**Task requirements**
Nothing in the records should change; write them all out exactly.

**Extracted entries**
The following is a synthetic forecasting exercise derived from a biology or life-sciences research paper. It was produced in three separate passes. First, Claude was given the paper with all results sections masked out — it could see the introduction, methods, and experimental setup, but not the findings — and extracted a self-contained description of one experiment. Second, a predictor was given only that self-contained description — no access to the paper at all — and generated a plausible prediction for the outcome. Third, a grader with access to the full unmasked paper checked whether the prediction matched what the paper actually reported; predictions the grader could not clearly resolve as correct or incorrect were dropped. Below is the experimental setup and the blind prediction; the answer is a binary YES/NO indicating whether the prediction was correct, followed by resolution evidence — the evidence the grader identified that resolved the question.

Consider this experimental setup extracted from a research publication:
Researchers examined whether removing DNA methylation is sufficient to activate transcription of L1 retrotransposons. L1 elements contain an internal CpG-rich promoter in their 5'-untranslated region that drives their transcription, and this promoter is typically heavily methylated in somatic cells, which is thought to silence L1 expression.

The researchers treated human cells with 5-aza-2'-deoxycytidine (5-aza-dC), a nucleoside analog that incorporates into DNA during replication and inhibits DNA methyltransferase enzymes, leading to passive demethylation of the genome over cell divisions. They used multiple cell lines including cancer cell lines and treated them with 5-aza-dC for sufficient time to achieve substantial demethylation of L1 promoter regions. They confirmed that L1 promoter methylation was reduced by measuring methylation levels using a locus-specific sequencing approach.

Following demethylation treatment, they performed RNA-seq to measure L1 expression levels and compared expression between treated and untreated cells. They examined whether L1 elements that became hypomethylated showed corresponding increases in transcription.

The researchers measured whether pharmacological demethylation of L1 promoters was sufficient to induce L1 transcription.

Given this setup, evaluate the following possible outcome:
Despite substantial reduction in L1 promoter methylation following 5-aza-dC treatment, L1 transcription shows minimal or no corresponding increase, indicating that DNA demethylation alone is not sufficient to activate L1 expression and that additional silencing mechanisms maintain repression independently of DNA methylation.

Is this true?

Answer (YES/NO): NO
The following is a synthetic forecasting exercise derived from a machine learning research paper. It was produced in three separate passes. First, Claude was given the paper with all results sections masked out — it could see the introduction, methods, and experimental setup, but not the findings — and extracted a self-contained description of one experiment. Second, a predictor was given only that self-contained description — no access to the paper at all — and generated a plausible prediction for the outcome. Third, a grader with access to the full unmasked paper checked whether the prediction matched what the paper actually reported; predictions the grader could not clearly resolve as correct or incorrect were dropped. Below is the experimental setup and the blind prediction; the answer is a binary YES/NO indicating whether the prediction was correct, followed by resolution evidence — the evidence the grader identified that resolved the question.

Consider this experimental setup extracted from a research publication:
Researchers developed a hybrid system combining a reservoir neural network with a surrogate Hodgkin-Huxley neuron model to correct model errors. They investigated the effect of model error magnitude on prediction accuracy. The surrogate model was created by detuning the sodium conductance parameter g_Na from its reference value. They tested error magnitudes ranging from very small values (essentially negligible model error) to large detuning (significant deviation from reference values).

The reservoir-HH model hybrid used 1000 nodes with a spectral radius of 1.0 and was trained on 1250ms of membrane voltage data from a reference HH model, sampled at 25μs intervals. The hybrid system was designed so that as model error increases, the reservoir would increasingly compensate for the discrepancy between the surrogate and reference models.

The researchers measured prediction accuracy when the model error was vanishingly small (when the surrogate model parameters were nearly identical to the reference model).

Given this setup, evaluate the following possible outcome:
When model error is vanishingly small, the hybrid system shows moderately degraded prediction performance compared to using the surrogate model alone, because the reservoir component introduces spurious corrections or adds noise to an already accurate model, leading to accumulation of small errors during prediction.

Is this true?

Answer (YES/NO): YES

**Answer box**
The following is a synthetic forecasting exercise derived from a biology or life-sciences research paper. It was produced in three separate passes. First, Claude was given the paper with all results sections masked out — it could see the introduction, methods, and experimental setup, but not the findings — and extracted a self-contained description of one experiment. Second, a predictor was given only that self-contained description — no access to the paper at all — and generated a plausible prediction for the outcome. Third, a grader with access to the full unmasked paper checked whether the prediction matched what the paper actually reported; predictions the grader could not clearly resolve as correct or incorrect were dropped. Below is the experimental setup and the blind prediction; the answer is a binary YES/NO indicating whether the prediction was correct, followed by resolution evidence — the evidence the grader identified that resolved the question.

Consider this experimental setup extracted from a research publication:
Researchers examined whether removing DNA methylation is sufficient to activate transcription of L1 retrotransposons. L1 elements contain an internal CpG-rich promoter in their 5'-untranslated region that drives their transcription, and this promoter is typically heavily methylated in somatic cells, which is thought to silence L1 expression.

The researchers treated human cells with 5-aza-2'-deoxycytidine (5-aza-dC), a nucleoside analog that incorporates into DNA during replication and inhibits DNA methyltransferase enzymes, leading to passive demethylation of the genome over cell divisions. They used multiple cell lines including cancer cell lines and treated them with 5-aza-dC for sufficient time to achieve substantial demethylation of L1 promoter regions. They confirmed that L1 promoter methylation was reduced by measuring methylation levels using a locus-specific sequencing approach.

Following demethylation treatment, they performed RNA-seq to measure L1 expression levels and compared expression between treated and untreated cells. They examined whether L1 elements that became hypomethylated showed corresponding increases in transcription.

The researchers measured whether pharmacological demethylation of L1 promoters was sufficient to induce L1 transcription.

Given this setup, evaluate the following possible outcome:
Despite substantial reduction in L1 promoter methylation following 5-aza-dC treatment, L1 transcription shows minimal or no corresponding increase, indicating that DNA demethylation alone is not sufficient to activate L1 expression and that additional silencing mechanisms maintain repression independently of DNA methylation.

Is this true?

Answer (YES/NO): NO
The following is a synthetic forecasting exercise derived from a machine learning research paper. It was produced in three separate passes. First, Claude was given the paper with all results sections masked out — it could see the introduction, methods, and experimental setup, but not the findings — and extracted a self-contained description of one experiment. Second, a predictor was given only that self-contained description — no access to the paper at all — and generated a plausible prediction for the outcome. Third, a grader with access to the full unmasked paper checked whether the prediction matched what the paper actually reported; predictions the grader could not clearly resolve as correct or incorrect were dropped. Below is the experimental setup and the blind prediction; the answer is a binary YES/NO indicating whether the prediction was correct, followed by resolution evidence — the evidence the grader identified that resolved the question.

Consider this experimental setup extracted from a research publication:
Researchers developed a hybrid system combining a reservoir neural network with a surrogate Hodgkin-Huxley neuron model to correct model errors. They investigated the effect of model error magnitude on prediction accuracy. The surrogate model was created by detuning the sodium conductance parameter g_Na from its reference value. They tested error magnitudes ranging from very small values (essentially negligible model error) to large detuning (significant deviation from reference values).

The reservoir-HH model hybrid used 1000 nodes with a spectral radius of 1.0 and was trained on 1250ms of membrane voltage data from a reference HH model, sampled at 25μs intervals. The hybrid system was designed so that as model error increases, the reservoir would increasingly compensate for the discrepancy between the surrogate and reference models.

The researchers measured prediction accuracy when the model error was vanishingly small (when the surrogate model parameters were nearly identical to the reference model).

Given this setup, evaluate the following possible outcome:
When model error is vanishingly small, the hybrid system shows moderately degraded prediction performance compared to using the surrogate model alone, because the reservoir component introduces spurious corrections or adds noise to an already accurate model, leading to accumulation of small errors during prediction.

Is this true?

Answer (YES/NO): YES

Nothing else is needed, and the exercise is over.